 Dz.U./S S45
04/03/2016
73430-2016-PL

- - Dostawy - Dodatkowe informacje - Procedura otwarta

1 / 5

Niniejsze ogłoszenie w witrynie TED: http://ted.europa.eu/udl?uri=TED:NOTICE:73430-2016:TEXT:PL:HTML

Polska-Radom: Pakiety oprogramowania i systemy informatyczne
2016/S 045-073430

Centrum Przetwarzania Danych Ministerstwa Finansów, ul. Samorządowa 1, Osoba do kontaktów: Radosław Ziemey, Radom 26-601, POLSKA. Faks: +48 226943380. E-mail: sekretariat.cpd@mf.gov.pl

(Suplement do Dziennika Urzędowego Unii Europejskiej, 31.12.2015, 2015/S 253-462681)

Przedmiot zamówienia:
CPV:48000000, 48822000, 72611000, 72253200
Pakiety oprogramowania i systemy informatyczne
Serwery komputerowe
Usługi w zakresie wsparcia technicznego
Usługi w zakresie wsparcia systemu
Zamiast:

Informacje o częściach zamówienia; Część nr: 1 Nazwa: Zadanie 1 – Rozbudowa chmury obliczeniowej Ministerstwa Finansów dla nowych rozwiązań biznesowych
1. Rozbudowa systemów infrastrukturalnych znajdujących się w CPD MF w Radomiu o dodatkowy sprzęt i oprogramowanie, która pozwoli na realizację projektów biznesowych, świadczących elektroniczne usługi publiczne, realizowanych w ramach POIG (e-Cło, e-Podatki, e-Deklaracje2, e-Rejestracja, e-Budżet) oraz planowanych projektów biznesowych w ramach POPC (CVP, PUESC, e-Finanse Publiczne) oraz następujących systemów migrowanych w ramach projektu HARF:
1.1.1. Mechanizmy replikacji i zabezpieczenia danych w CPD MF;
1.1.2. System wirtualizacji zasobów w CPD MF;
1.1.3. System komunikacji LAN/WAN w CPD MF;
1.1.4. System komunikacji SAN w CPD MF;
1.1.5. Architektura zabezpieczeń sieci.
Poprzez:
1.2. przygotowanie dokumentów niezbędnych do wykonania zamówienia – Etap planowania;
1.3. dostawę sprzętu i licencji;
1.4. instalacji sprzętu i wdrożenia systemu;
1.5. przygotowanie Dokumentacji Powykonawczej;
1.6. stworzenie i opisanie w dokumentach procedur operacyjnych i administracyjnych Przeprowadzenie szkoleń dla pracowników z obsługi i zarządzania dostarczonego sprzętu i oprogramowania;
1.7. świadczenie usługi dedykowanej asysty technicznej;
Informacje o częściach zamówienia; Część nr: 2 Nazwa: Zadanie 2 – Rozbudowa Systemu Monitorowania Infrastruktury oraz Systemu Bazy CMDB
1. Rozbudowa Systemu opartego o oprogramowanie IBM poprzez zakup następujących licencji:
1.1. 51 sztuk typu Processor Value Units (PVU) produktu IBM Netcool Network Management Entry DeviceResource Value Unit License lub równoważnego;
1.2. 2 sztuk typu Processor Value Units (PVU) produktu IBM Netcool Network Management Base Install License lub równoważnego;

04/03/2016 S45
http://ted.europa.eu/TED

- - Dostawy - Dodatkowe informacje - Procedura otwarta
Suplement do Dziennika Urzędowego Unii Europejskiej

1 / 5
+---+
Task directions –
Write a verbatim copy of the listing above.

Answer space –
 Dz.U./S S45
04/03/2016
73430-2016-PL

- - Dostawy - Dodatkowe informacje - Procedura otwarta

1 / 5

Niniejsze ogłoszenie w witrynie TED: http://ted.europa.eu/udl?uri=TED:NOTICE:73430-2016:TEXT:PL:HTML

Polska-Radom: Pakiety oprogramowania i systemy informatyczne
2016/S 045-073430

Centrum Przetwarzania Danych Ministerstwa Finansów, ul. Samorządowa 1, Osoba do kontaktów: Radosław Ziemey, Radom 26-601, POLSKA. Faks: +48 226943380. E-mail: sekretariat.cpd@mf.gov.pl

(Suplement do Dziennika Urzędowego Unii Europejskiej, 31.12.2015, 2015/S 253-462681)

Przedmiot zamówienia:
CPV:48000000, 48822000, 72611000, 72253200
Pakiety oprogramowania i systemy informatyczne
Serwery komputerowe
Usługi w zakresie wsparcia technicznego
Usługi w zakresie wsparcia systemu
Zamiast:

Informacje o częściach zamówienia; Część nr: 1 Nazwa: Zadanie 1 – Rozbudowa chmury obliczeniowej Ministerstwa Finansów dla nowych rozwiązań biznesowych
1. Rozbudowa systemów infrastrukturalnych znajdujących się w CPD MF w Radomiu o dodatkowy sprzęt i oprogramowanie, która pozwoli na realizację projektów biznesowych, świadczących elektroniczne usługi publiczne, realizowanych w ramach POIG (e-Cło, e-Podatki, e-Deklaracje2, e-Rejestracja, e-Budżet) oraz planowanych projektów biznesowych w ramach POPC (CVP, PUESC, e-Finanse Publiczne) oraz następujących systemów migrowanych w ramach projektu HARF:
1.1.1. Mechanizmy replikacji i zabezpieczenia danych w CPD MF;
1.1.2. System wirtualizacji zasobów w CPD MF;
1.1.3. System komunikacji LAN/WAN w CPD MF;
1.1.4. System komunikacji SAN w CPD MF;
1.1.5. Architektura zabezpieczeń sieci.
Poprzez:
1.2. przygotowanie dokumentów niezbędnych do wykonania zamówienia – Etap planowania;
1.3. dostawę sprzętu i licencji;
1.4. instalacji sprzętu i wdrożenia systemu;
1.5. przygotowanie Dokumentacji Powykonawczej;
1.6. stworzenie i opisanie w dokumentach procedur operacyjnych i administracyjnych Przeprowadzenie szkoleń dla pracowników z obsługi i zarządzania dostarczonego sprzętu i oprogramowania;
1.7. świadczenie usługi dedykowanej asysty technicznej;
Informacje o częściach zamówienia; Część nr: 2 Nazwa: Zadanie 2 – Rozbudowa Systemu Monitorowania Infrastruktury oraz Systemu Bazy CMDB
1. Rozbudowa Systemu opartego o oprogramowanie IBM poprzez zakup następujących licencji:
1.1. 51 sztuk typu Processor Value Units (PVU) produktu IBM Netcool Network Management Entry DeviceResource Value Unit License lub równoważnego;
1.2. 2 sztuk typu Processor Value Units (PVU) produktu IBM Netcool Network Management Base Install License lub równoważnego;

04/03/2016 S45
http://ted.europa.eu/TED

- - Dostawy - Dodatkowe informacje - Procedura otwarta
Suplement do Dziennika Urzędowego Unii Europejskiej

1 / 5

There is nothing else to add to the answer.